Technical data
Work Quantum
91
Example 1: Loop Interchange
DO K = 1, N
DO I = 1, N
DO J = 1, N
A(I,J) = A(I,J) + B(I,K) * C(K,J)
END DO
END DO
END DO
Here you have several choices: parallelize the J loop or the I loop. You cannot
parallelize the K loop because different iterations of the K loop will all try to
read and write the same values of A(I,J). Try to parallelize the outermost DO
loop possible, because it encloses the most work. In this example, that is the
I loop. For this example, use the technique called loop interchange. Although
the parallelizable loops are not the outermost ones, you can reorder the loops
to make one of them outermost.
Thus, loop interchange would produce
C$DOACROSS LOCAL(I, J, K)
DO I = 1, N
DO K = 1, N
DO J = 1, N
A(I,J) = A(I,J) + B(I,K) * C(K,J)
END DO
END DO
END DO
Now the parallelizable loop encloses more work and will show better
performance. In practice, relatively few loops can be reordered in this way.
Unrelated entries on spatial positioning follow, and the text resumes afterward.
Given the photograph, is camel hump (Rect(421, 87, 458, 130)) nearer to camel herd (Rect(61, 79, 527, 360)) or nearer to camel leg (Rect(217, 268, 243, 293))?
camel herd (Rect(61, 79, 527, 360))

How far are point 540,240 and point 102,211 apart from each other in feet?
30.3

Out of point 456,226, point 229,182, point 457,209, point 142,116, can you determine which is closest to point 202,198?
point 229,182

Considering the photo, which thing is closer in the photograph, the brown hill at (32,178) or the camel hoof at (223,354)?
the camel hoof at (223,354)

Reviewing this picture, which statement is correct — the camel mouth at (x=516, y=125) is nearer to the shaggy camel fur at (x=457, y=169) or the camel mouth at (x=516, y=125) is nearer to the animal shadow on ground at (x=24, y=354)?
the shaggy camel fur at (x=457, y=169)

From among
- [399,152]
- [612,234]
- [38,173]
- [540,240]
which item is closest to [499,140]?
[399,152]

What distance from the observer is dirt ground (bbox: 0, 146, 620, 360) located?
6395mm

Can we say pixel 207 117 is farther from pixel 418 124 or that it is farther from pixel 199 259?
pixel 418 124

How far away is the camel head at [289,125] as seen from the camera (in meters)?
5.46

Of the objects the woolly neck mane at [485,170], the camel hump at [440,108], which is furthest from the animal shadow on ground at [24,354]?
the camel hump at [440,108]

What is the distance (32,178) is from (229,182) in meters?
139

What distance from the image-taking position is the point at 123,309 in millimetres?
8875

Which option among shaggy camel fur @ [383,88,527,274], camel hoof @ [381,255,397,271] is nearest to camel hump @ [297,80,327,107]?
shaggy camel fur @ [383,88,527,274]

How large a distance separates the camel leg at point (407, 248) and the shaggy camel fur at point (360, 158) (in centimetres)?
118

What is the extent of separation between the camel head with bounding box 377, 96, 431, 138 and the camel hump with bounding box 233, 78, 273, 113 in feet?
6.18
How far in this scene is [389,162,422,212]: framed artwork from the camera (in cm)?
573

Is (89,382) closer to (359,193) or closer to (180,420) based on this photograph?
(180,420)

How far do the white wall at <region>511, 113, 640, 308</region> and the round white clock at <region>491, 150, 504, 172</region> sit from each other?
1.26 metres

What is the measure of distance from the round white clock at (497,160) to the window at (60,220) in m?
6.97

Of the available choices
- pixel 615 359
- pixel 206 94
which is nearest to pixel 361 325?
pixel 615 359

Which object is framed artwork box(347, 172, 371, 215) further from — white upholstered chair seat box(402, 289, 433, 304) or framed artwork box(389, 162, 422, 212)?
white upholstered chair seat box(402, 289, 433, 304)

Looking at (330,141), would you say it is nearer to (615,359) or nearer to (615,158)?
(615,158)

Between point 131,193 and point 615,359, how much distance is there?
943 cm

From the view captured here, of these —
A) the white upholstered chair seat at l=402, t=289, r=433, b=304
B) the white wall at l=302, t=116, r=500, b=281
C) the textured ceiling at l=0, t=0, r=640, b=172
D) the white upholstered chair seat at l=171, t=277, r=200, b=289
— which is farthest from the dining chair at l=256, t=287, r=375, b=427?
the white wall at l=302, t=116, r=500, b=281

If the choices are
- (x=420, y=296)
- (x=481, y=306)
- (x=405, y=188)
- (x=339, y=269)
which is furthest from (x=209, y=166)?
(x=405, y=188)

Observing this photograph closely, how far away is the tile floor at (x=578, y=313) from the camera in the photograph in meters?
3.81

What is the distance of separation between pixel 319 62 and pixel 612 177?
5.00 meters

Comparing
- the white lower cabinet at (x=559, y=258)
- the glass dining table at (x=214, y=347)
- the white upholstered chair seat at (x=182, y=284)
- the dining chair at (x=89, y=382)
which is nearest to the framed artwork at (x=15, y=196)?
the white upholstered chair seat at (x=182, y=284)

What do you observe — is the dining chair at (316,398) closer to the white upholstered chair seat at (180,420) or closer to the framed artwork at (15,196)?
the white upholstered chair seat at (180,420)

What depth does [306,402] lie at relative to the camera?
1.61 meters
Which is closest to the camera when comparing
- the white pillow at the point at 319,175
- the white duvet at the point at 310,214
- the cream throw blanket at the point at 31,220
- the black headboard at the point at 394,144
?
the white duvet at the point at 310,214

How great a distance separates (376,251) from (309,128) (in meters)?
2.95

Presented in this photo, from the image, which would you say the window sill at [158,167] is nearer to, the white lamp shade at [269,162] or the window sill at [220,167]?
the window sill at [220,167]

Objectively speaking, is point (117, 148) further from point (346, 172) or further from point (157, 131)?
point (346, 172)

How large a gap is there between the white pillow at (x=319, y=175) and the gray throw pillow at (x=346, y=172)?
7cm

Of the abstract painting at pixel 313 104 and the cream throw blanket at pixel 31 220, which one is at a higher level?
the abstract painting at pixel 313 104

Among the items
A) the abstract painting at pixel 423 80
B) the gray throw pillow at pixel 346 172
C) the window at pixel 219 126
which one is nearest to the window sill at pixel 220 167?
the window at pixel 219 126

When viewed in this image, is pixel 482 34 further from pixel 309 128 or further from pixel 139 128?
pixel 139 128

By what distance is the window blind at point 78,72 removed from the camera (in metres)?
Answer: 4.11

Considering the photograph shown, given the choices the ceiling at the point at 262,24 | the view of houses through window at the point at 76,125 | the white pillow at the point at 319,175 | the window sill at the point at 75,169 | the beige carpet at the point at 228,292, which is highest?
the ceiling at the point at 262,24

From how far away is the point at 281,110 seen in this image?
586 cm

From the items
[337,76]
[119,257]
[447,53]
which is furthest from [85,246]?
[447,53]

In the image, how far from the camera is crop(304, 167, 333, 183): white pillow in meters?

However, it does occasionally happen that several loops in a nest of loops are
candidates for parallelization. In such a case, it is usually best to parallelize
the outermost one.
Occasionally, the only loop available to be parallelized has a fairly small
amount of work. It may be worthwhile to force certain loops to run without
parallelism or to select between a parallel version and a serial version, on
the basis of the length of the loop.